Well, but—comfort!—where was it to be had? The girl's sensuous craving nature fought like a tortured thing in the grasp laid upon it. How was it possible to go on suffering like this? She turned impatiently to one thought after another.

Beauty? Nature? Last year, yes! But now! That past physical ecstasy—in spring—in flowing water—in flowers—in light and colour—where was it gone? Let these tears—these helpless tears—make answer!

Music?—books?—the books that "make incomparable old maids"—friends?
The thought of the Friedlands made her realise that she could still love.
But after all—how little!—against how much!
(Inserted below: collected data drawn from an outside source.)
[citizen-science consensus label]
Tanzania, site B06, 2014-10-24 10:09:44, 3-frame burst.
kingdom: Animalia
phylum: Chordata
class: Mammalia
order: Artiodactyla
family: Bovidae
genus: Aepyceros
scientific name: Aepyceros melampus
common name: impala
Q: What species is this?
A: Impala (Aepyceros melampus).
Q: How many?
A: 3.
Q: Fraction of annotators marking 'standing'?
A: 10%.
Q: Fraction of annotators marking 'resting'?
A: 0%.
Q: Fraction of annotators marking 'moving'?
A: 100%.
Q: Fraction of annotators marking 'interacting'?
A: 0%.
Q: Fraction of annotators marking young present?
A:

Religion? All religion need not be as Alan Helbeck's. There was religion as the Friedlands understood it—a faith convinced of God, and of a meaning for human life, trusting the "larger hope" that springs out of the daily struggle of conscience, and the garnered experience of feeling. Both in Friedland and his wife, there breathed a true spiritual dignity and peace.

But Laura was not affected by this fact in the least. She put away the suggestions of it with impatience. Her father had not been so. Now that she had lost her lover, she clung the more fiercely to her father. And there had been no anodynes for him.

… Oh if the sun—the useless sun—would only go—and Cousin Elizabeth would come back—and bring that letter! Yes, one little pale joy there was still—for a few weeks or months. The craving for the bare rooms of Bannisdale possessed her—for that shadow-happiness of entering his house as he quitted it—walking its old boards unknown to him—touching the cushions and chairs in Augustina's room that he would touch, perhaps that very same night, or on the morrow!

Till Augustina's death.—Then both for Laura and for Helbeck—an
Unknown—before which the girl shut her eyes.

* * * * *

There was company that night in the farm kitchen. Mr. Bayley, the more than evangelical curate, came to tea.

He was a little man, with a small sharp anaemic face buried in red hair. It was two or three years of mission work, first in Mexico, and then at Lima as the envoy of one of the most thoroughgoing of Protestant societies, that had given him his strangely vivid notions of the place of Romanism among the world's forces. At no moment in this experience can he have had a grain of personal success. Lima, apparently, is of all towns in the universe the town where the beard of Protestantism is least worth the shaving—to quote a northern proverb. At any rate, Mr. Bayley returned to his native land at fifty with a permanent twist of brain. Hence these preposterous sermons in the fell chapel; this eager nosing out and tracking down of every scent of Popery; this fanatical satisfaction in such a kindred soul as that of Elizabeth Mason. Some mild Ritualism at Whinthorpe had given him occupation for years; and as for Bannisdale, he and the Masons between them had raised the most causeless of storms about Mr. Helbeck and his doings, from the beginning; they had kept up for years the most rancorous memory of the Williams affair; they had made the owner of the old Hall the bogey of a country-side.